Texto de leitura:

________________________________________

Localiza a Física como fundadora da ciência moderna, que se imiscuiu ao mundo e operou mudança radical na posição do sujeito, inaugurando essa posição e a reforçando. Destaca como correlato essencial da ciência, o advento do sujeito do cogito cartesiano, da dúvida metódica.

Cito Lacan: “esse correlato, como momento, é o desfilamento de um rechaço de todo saber, mas por isso pretende fundar para o sujeito um certo ancoramento no ser, o qual sustentamos constituir o sujeito da ciência em sua definição” [5].

Descartes busca a verdade a partir da dúvida. Seu método se assenta na cisão entre sujeito e objeto, pensamento e existência, base do pensamento científico.

Penso, logo existo. O cogito é a certeza que o sujeito pensante tem da sua existência enquanto tal. Tudo o que existe, e o homem é capaz de conhecer, tem uma razão ou causa.

Lacan afirma que seria impensável a descoberta do inconsciente antes do nascimento da ciência. A marca que a psicanálise traz da ciência não é contingente, mas lhe é essencial, afirma Lacan. “A práxis da psicanálise não implica outro sujeito senão o da ciência”[6].

Sandra Grostein[7], em dissertação de mestrado sobre “A ciência e a verdade” destaca que um dos objetivos de Lacan naquele momento era precisar a divisão constitutiva do sujeito da psicanálise. A logificação impressa por Lacan à divisão subjetiva freudiana articulou o descentramento do sujeito ao próprio efeito do significante, que, por sua vez, remete o sujeito para outro significante, produto da linguagem, que fala nele. O inconsciente é tomado naquele momento, como efeito da linguagem.

________________________________________

Linhas a processar:
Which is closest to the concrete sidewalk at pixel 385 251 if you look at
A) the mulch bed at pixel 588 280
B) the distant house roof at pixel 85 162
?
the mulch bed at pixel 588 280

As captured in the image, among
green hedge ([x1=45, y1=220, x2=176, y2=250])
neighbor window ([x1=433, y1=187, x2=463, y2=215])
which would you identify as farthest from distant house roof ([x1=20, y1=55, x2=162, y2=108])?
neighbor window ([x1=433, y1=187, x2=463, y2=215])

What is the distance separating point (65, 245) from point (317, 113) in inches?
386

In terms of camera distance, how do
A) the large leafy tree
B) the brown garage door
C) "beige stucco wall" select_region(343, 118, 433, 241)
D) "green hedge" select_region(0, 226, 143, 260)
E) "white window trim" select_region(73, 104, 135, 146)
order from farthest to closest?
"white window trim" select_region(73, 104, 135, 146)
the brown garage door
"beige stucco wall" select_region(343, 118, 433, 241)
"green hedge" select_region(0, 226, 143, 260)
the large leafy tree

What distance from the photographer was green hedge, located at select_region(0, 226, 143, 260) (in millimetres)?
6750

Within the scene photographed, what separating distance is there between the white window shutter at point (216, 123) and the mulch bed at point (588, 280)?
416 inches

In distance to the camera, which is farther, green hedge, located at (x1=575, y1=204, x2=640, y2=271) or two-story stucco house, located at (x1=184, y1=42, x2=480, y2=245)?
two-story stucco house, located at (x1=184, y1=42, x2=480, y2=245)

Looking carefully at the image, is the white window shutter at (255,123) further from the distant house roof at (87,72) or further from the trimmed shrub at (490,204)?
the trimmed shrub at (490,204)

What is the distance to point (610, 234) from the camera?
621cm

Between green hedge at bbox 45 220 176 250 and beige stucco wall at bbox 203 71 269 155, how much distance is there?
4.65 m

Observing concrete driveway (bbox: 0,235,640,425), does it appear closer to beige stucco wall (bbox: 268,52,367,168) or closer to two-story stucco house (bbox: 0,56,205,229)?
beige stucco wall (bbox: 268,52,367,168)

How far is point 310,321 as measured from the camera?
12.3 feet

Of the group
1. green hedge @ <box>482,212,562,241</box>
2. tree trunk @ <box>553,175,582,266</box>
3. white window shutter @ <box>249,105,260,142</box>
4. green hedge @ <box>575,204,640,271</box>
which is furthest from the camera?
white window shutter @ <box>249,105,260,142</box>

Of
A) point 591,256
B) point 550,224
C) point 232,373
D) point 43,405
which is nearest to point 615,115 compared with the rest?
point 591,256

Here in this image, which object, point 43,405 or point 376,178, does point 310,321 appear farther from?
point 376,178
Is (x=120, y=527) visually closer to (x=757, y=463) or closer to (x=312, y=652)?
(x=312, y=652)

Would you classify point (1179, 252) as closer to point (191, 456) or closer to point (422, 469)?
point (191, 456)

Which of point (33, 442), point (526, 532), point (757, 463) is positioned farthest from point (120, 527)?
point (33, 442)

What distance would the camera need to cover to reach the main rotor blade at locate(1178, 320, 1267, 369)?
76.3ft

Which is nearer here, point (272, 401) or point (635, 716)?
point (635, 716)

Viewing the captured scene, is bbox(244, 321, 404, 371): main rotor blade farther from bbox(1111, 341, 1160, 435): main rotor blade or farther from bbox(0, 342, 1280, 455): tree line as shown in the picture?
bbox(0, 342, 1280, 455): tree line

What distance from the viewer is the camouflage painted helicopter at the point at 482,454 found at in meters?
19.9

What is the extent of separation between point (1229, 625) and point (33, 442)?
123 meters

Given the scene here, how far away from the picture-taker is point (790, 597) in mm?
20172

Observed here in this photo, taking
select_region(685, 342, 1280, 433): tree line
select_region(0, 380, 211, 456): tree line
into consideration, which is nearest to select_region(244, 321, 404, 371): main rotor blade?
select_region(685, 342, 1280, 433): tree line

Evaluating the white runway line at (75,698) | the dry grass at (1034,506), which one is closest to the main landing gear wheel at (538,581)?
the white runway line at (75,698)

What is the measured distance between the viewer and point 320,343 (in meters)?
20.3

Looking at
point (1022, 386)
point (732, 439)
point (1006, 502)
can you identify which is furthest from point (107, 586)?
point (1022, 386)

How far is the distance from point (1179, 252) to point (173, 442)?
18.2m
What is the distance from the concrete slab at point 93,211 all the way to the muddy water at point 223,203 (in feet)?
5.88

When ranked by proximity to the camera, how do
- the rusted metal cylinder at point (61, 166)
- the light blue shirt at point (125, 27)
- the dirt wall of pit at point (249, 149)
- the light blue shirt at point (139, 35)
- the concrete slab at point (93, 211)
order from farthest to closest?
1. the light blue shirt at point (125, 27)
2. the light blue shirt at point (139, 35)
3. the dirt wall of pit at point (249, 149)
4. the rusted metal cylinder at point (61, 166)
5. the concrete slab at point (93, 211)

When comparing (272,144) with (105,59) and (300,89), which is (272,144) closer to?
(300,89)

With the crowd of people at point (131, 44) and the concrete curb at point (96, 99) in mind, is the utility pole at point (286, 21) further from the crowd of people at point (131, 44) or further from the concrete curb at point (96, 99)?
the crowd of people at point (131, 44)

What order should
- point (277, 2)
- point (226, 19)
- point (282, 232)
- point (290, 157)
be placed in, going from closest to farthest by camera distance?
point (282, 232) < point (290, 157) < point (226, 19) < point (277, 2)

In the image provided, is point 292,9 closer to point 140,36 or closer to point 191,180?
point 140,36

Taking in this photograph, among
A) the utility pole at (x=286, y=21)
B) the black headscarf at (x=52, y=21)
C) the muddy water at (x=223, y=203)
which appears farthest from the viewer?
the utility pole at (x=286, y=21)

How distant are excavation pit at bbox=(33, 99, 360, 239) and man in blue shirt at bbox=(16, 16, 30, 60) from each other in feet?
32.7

________________________________________

Instrução 1: De acordo com o texto de leitura, em que se assenta o método de Descartes?
Instrução 2: Converta em uma lista JSON de strings, uma por linha e sem as linhas em branco, apenas o trecho das linhas a processar que vai da linha com "In the image provided, is" até o fim delas, ambas as pontas incluídas.

Resposta completa 1: Na cisão entre sujeito e objeto, pensamento e existência.

Resposta completa 2:
[
  "In the image provided, is point 292,9 closer to point 140,36 or closer to point 191,180?",
  "point 140,36",
  "Taking in this photograph, among",
  "A) the utility pole at (x=286, y=21)",
  "B) the black headscarf at (x=52, y=21)",
  "C) the muddy water at (x=223, y=203)",
  "which appears farthest from the viewer?",
  "the utility pole at (x=286, y=21)",
  "How distant are excavation pit at bbox=(33, 99, 360, 239) and man in blue shirt at bbox=(16, 16, 30, 60) from each other in feet?",
  "32.7"
]